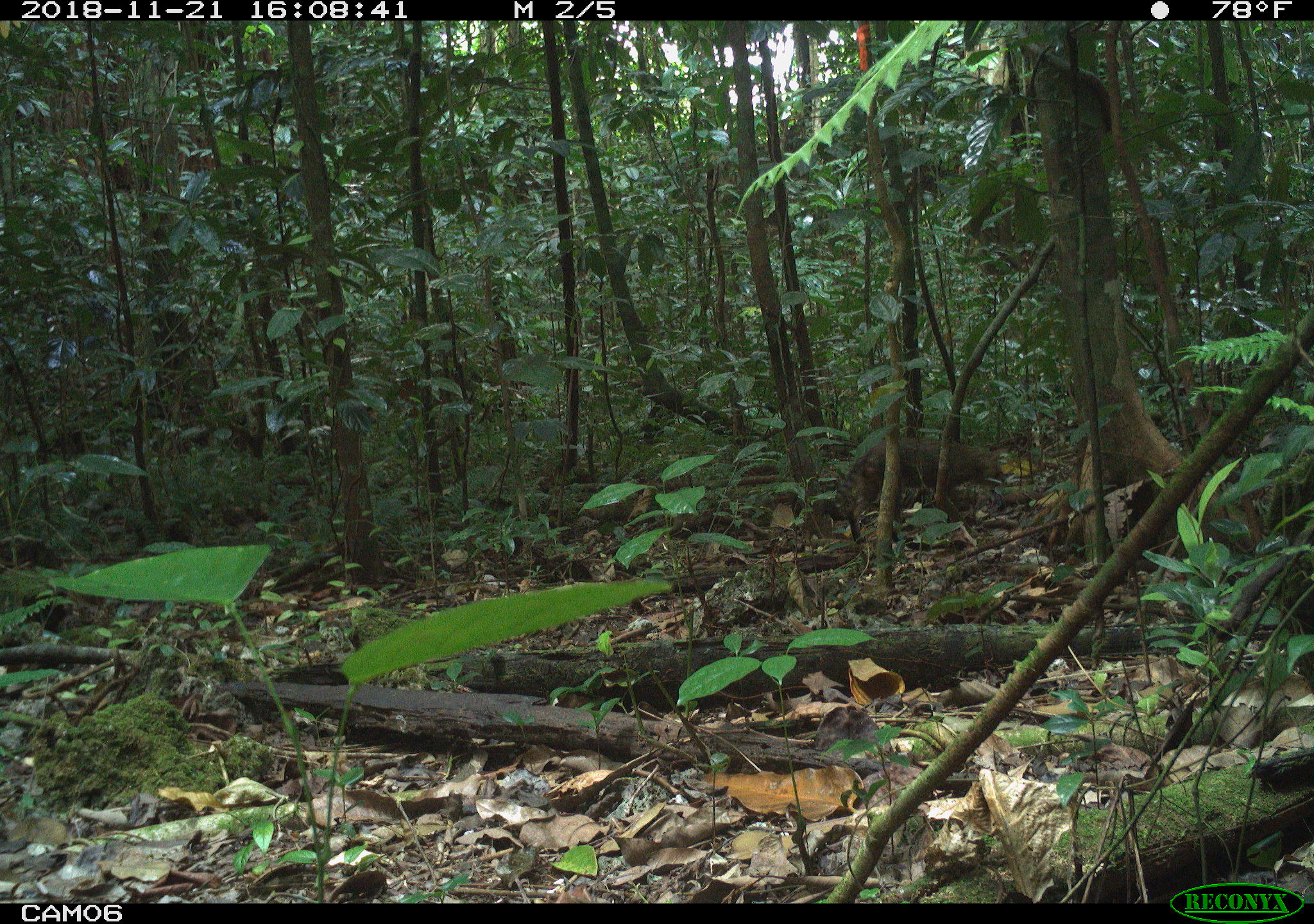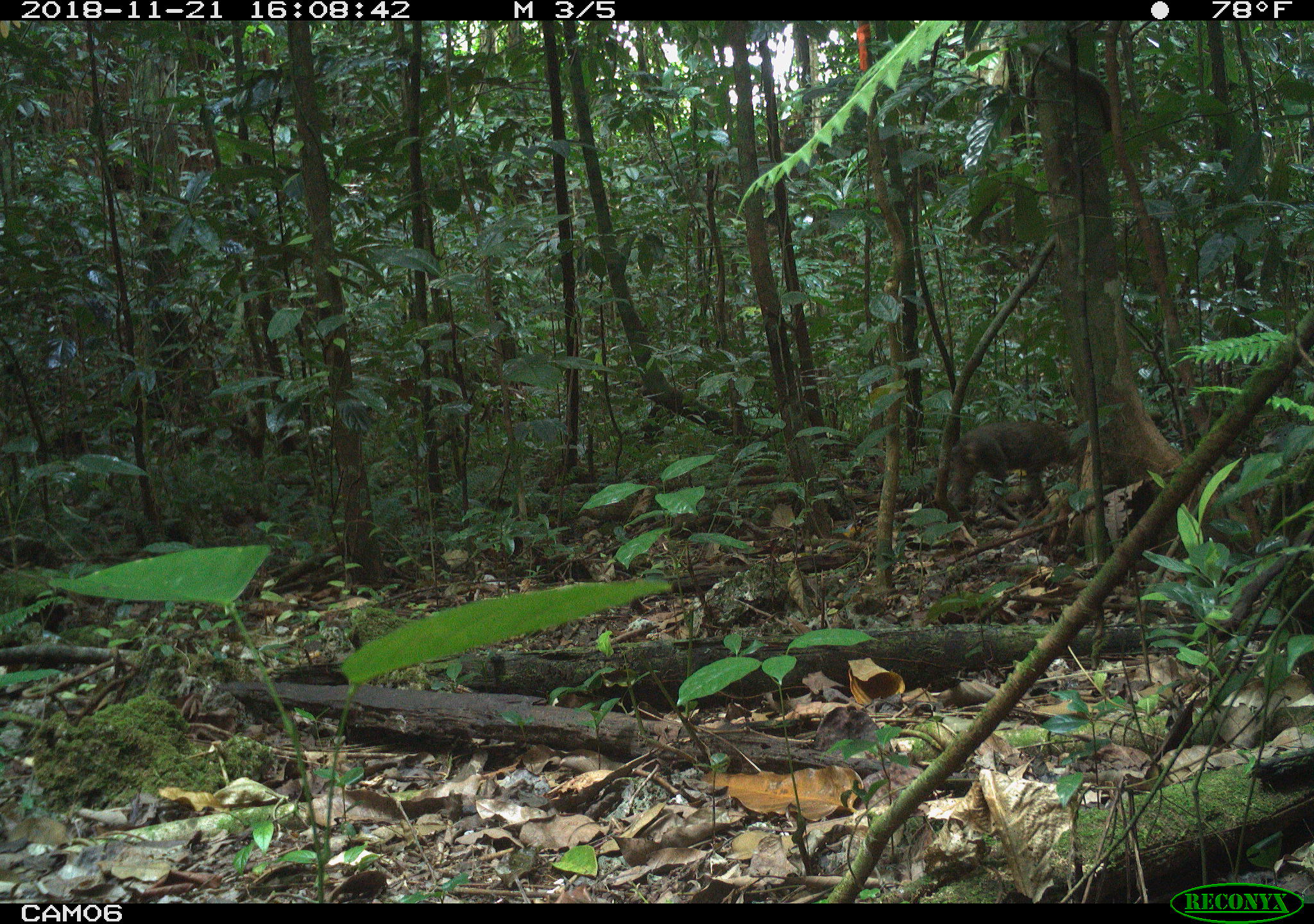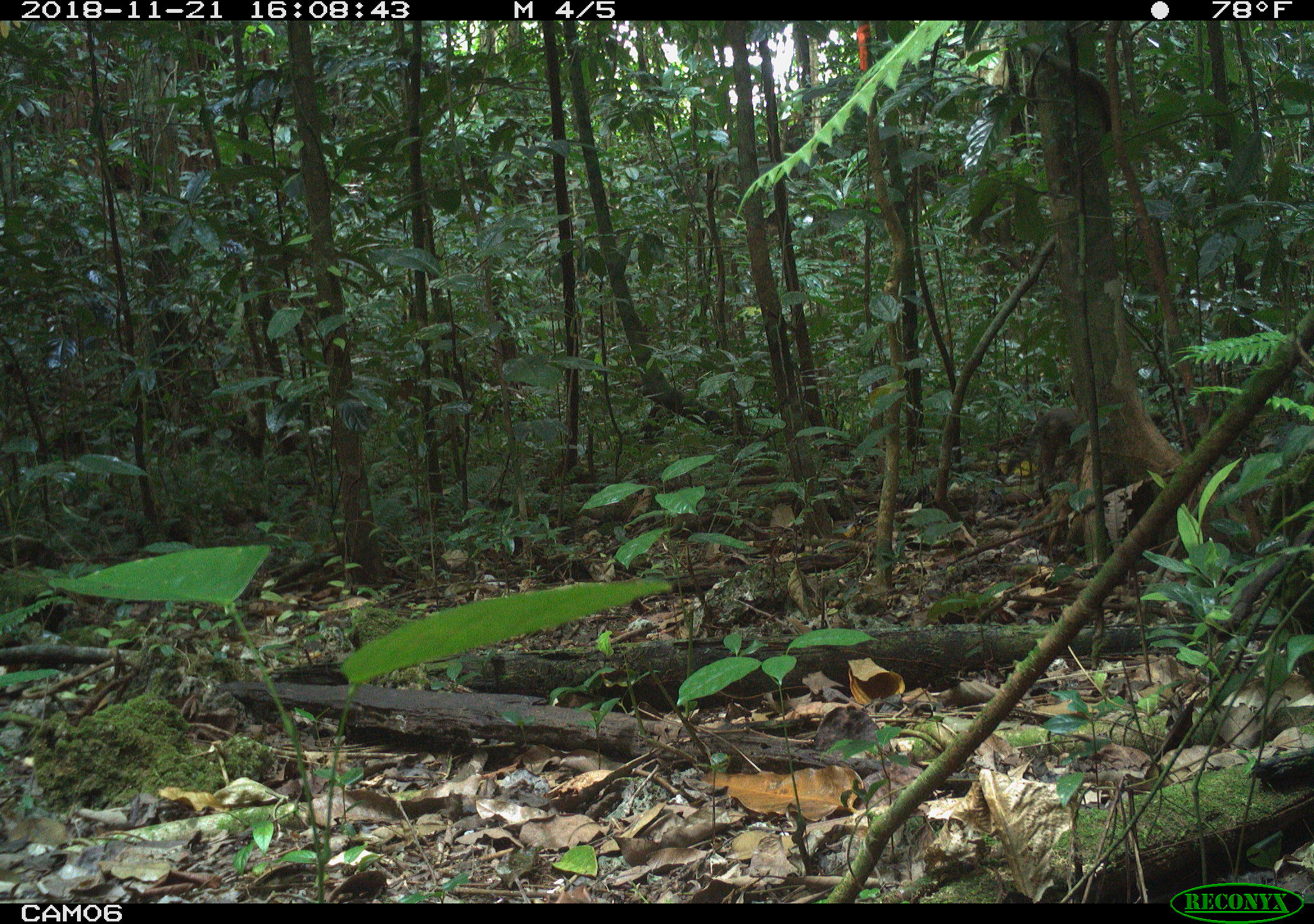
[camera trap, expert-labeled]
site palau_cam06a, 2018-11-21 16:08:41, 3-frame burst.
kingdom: Animalia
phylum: Chordata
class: Mammalia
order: Carnivora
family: Felidae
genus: Felis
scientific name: Felis catus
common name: cat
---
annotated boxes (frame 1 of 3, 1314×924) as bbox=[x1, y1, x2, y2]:
cat: bbox=[828, 431, 1026, 542]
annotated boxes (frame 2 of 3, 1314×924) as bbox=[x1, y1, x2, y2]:
cat: bbox=[937, 416, 1086, 518]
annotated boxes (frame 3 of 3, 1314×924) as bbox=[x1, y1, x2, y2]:
cat: bbox=[998, 404, 1078, 495]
■ ■ ■ ■ ■
**Problem requirements:** Exactly the lines from the one containing "scientific name: Felis catus" through the end of the entries above must be output, and no others.

**Completed exercise:**
scientific name: Felis catus
common name: cat
---
annotated boxes (frame 1 of 3, 1314×924) as bbox=[x1, y1, x2, y2]:
cat: bbox=[828, 431, 1026, 542]
annotated boxes (frame 2 of 3, 1314×924) as bbox=[x1, y1, x2, y2]:
cat: bbox=[937, 416, 1086, 518]
annotated boxes (frame 3 of 3, 1314×924) as bbox=[x1, y1, x2, y2]:
cat: bbox=[998, 404, 1078, 495]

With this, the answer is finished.